Supplied entries:

★ ★ ★

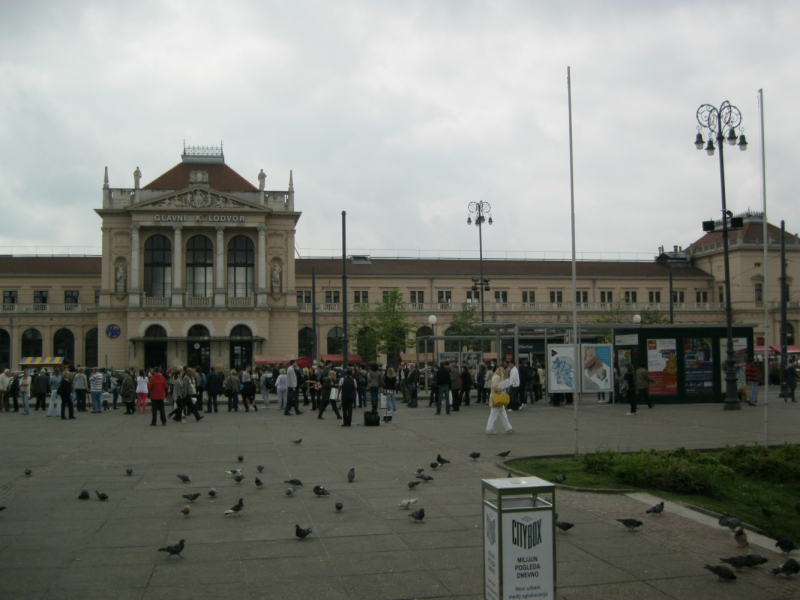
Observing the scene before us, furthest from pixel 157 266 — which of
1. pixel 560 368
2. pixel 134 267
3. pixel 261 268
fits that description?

★ ★ ★

Can you render the lines above as a Markdown table with the columns "Row" and "Line", numbering each row, skipping blank lines, and leaving the picture out?

Solution for this exercise:
| Row | Line |
|---|---|
| 1 | Observing the scene before us, furthest from pixel 157 266 — which of |
| 2 | 1. pixel 560 368 |
| 3 | 2. pixel 134 267 |
| 4 | 3. pixel 261 268 |
| 5 | fits that description? |